PROVIDED TEXT section start

Figure 18-3: Suicide, England, Switzerland, and US, 1860–2014

Sources: England (including Wales): Thomas & Gunnell 2010, fig. 1, average of male and female rates, provided by Kylie Thomas. The series has not been extended because the data are not commensurable with current records. Switzerland, 1880–1959: Ajdacic-Gross et al. 2006, fig. 1. Switzerland, 1960–2013: WHO Mortality Database, OECD 2015b. United States, 1900–1998: Centers for Disease Control, Carter et al. 2000, table Ab950. United States, 1999–2014: Centers for Disease Control 2015.

So in all three countries for which we have historical data, suicide was more common in the past than it is today. The visible crests and troughs are the surface of a churning sea of ages, cohorts, periods, and sexes.57 Suicide rates rise sharply during adolescence and then more gently into middle age, where they peak for females (perhaps because they face menopause and an empty nest) and then fall back down, while staying put for males before shooting up in their retirement years (perhaps because they face an end to their traditional role as providers). Part of the recent increase in the American suicide rate can be attributed to the aging of the population, with the large cohort of Boomer males moving into their most suicide-prone years. But the cohorts themselves matter as well. The GI and Silent generations were more reluctant to kill themselves than the Victorian cohorts that preceded them and the Boomers and Gen-Xers that followed them. The Millennials appear to be slowing or reversing the generational rise; adolescent suicide rates fell between the early 1990s and the first decades of the 21st century.58 The times themselves (adjusting for ages and cohorts) have become less conducive to suicide since the peaks around the turn of the 20th century, the 1930s, and the late 1960s to early 1970s; they dropped to a forty-year low in 1999, though we have seen a slight rise again since the Great Recession. This complexity belies the alarmism of the recent New York Times headline “U.S. Suicide Rate Surges to a 30-Year High,” which could also have been titled “Despite the Recession and an Aging Population, U.S. Suicide Rate Is a Third Lower Than Previous Peaks.”59

Together with the belief that modernity makes people want to kill themselves, the other great myth about suicide is that Sweden, that paragon of Enlightenment humanism, has the world’s highest suicide rate. This urban legend originated (according to what might be another urban legend) in a speech by Dwight Eisenhower in 1960 in which he called out Sweden’s high suicide rate and blamed it on the country’s paternalistic socialism.60 I myself would have blamed the bleak existential films of Ingmar Bergman, but both theories are explanations in search of a fact to explain. Though Sweden’s suicide rate in 1960 was higher than that of the United States (15.2 versus 10.8 per 100,000), it was never the world’s highest, and it has since fallen to 11.1, which is below the world average (11.6) and the rate for the United States (12.1) and in fifty-eighth place overall.61 A recent review of suicide rates across the world noted that “generally the suicide trend has been downward in Europe and there are currently no Western European welfare states in the world top ten for suicide rates.”62

Everyone occasionally suffers from depression, and some people are stricken with major depression, in which the sadness and hopelessness last more than two weeks and interfere with carrying on with life. In recent decades, more people have been diagnosed with depression, especially in younger cohorts, and the conventional wisdom is captured in the tag line of a recent public television documentary: “A silent epidemic is ravaging the nation and killing our kids.” We have just seen that the nation is not suffering from an epidemic of unhappiness, loneliness, or suicide, so an epidemic of depression seems unlikely, and it turns out to be an illusion.

PROVIDED TEXT section end
DATA SHOWN section start

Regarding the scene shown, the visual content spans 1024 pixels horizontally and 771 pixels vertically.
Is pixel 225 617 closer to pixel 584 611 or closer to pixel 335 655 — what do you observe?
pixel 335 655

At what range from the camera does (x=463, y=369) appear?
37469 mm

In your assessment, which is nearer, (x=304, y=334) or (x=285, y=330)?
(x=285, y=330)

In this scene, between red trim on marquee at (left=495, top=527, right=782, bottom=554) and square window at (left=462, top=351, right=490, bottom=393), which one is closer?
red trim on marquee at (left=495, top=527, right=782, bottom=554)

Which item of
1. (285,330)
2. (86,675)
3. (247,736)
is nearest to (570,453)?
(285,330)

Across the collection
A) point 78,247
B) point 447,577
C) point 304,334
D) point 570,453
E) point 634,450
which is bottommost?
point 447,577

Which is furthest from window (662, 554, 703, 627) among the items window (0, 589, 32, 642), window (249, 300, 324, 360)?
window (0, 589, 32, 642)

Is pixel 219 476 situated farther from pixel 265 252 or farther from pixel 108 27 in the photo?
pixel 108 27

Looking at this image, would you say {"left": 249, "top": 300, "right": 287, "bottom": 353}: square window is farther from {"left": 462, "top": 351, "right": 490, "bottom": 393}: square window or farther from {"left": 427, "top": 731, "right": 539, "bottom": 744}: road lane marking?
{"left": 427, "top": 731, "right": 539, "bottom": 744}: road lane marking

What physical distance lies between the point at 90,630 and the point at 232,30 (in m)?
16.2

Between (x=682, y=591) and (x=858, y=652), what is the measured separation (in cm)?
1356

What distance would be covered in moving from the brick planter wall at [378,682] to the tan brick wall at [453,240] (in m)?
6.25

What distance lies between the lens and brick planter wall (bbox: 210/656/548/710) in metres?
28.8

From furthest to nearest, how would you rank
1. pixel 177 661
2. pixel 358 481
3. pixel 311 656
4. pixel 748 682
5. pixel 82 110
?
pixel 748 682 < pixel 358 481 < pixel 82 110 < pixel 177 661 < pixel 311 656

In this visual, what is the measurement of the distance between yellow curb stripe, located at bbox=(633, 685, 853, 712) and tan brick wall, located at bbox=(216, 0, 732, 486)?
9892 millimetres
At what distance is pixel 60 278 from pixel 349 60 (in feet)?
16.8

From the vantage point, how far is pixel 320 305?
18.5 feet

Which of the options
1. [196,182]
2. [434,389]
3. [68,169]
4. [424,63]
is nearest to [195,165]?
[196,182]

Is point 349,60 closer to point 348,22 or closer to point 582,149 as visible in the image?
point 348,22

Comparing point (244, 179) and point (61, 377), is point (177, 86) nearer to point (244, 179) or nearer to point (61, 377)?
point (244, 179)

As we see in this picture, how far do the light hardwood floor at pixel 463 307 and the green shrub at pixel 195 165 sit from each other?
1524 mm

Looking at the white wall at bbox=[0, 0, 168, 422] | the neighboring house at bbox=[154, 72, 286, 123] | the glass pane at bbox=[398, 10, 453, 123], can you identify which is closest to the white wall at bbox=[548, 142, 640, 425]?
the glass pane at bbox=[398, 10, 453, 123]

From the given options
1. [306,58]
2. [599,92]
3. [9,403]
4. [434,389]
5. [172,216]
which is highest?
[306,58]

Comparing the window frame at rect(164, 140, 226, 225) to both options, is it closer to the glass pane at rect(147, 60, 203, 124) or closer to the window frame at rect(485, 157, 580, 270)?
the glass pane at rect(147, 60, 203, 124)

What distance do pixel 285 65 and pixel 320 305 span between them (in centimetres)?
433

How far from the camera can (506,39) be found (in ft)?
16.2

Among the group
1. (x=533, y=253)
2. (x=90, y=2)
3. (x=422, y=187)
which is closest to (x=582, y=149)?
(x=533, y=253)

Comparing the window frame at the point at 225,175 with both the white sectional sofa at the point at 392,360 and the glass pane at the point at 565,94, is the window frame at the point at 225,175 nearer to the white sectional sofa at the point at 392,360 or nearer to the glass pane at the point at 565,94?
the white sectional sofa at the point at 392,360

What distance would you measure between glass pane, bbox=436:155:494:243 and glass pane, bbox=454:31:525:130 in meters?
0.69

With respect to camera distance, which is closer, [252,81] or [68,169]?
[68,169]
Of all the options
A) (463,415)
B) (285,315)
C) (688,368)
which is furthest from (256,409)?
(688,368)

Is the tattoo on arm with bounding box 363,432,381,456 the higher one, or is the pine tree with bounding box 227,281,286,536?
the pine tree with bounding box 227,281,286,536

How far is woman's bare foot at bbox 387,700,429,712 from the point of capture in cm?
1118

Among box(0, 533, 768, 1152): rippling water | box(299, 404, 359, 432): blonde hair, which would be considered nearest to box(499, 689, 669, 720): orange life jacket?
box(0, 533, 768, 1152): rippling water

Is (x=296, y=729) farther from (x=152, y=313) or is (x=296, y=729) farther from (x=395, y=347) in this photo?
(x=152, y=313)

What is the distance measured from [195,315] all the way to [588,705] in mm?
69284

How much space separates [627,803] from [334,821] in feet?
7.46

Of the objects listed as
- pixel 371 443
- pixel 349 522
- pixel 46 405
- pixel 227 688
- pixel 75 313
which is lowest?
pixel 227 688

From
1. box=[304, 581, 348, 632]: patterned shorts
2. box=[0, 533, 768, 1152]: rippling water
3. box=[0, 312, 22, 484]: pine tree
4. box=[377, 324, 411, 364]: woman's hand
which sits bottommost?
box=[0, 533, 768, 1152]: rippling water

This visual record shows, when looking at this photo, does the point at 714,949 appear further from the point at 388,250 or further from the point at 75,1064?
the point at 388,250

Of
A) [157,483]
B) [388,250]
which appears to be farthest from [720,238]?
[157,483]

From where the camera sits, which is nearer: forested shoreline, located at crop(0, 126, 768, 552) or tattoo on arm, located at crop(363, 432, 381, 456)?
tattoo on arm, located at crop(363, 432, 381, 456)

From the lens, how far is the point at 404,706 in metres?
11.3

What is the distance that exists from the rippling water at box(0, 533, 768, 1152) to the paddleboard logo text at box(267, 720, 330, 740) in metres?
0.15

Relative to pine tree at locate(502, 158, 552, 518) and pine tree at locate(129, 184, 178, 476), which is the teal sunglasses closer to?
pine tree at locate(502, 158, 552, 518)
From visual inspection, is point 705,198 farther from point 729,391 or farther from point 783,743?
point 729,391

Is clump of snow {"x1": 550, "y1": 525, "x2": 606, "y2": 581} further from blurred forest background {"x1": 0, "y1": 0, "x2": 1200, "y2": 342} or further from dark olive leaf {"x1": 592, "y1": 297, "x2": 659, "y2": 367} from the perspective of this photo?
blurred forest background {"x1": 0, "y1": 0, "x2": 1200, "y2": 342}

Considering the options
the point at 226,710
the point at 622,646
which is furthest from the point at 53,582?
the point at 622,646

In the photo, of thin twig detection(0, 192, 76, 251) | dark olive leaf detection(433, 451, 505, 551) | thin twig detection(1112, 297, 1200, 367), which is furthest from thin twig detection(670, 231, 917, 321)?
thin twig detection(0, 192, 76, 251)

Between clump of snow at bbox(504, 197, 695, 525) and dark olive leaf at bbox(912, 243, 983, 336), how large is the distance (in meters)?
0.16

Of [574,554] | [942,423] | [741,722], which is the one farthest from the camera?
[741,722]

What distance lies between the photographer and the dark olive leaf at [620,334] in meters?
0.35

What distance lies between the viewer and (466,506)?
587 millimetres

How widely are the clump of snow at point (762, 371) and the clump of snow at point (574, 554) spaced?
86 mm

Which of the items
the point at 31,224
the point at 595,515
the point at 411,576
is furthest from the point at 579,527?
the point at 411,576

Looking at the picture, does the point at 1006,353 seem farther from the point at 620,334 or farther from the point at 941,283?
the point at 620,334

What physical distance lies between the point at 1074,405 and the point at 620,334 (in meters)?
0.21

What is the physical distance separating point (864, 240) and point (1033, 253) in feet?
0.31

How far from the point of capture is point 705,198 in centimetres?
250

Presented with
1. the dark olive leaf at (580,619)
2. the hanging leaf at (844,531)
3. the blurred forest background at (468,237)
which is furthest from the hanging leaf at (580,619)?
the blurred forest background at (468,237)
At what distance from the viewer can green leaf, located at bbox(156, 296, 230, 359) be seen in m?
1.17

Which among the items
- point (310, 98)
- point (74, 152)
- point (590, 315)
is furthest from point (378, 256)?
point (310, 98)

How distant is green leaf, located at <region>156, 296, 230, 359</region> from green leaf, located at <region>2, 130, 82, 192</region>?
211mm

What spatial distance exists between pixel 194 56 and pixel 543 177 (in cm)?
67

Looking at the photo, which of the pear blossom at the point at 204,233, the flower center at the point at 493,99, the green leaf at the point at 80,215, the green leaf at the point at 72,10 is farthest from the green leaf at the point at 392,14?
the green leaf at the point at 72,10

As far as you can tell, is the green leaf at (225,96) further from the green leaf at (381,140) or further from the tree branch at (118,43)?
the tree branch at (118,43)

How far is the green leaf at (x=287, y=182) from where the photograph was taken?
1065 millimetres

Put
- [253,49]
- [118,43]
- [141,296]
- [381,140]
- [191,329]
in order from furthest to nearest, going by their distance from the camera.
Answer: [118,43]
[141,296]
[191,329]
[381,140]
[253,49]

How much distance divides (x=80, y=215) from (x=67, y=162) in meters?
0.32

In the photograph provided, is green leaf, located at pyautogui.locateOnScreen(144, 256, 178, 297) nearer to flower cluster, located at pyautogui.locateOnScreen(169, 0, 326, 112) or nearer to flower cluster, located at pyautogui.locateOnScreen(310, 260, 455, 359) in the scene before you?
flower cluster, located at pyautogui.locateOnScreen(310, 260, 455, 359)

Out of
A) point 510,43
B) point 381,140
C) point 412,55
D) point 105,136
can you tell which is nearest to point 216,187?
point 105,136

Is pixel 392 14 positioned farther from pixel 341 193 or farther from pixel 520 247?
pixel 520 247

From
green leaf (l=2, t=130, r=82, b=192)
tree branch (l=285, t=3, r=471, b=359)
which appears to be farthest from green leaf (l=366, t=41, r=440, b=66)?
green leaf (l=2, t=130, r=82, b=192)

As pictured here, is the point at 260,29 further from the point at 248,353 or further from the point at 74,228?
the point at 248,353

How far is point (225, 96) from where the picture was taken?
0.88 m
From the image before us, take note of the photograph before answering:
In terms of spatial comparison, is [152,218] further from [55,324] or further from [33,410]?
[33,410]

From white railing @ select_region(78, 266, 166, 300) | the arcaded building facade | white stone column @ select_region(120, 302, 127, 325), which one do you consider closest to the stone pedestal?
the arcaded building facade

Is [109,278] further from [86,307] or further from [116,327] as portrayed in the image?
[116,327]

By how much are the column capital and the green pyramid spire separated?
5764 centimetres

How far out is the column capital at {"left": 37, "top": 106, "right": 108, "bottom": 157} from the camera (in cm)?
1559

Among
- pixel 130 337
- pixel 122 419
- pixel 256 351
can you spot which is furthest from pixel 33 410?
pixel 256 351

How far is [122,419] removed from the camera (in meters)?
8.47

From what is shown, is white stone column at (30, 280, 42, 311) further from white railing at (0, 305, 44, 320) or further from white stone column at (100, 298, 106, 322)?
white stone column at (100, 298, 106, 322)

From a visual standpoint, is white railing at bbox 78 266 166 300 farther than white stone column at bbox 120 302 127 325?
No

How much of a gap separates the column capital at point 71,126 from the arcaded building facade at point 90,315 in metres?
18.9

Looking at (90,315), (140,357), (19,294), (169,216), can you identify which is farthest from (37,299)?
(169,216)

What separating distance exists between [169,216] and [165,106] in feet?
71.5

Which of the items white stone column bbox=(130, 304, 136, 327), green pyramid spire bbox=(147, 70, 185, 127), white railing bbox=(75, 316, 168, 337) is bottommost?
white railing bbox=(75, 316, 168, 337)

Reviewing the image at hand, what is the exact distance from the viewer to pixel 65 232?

DATA SHOWN section end

• **TASK GOAL**
In the passage on suicide trends, what were the 1960 suicide rates for Sweden and the United States?

• **RESPONSE FOR THIS EXERCISE**
Sweden's rate was 15.2 per 100,000, and the United States' rate was 10.8 per 100,000.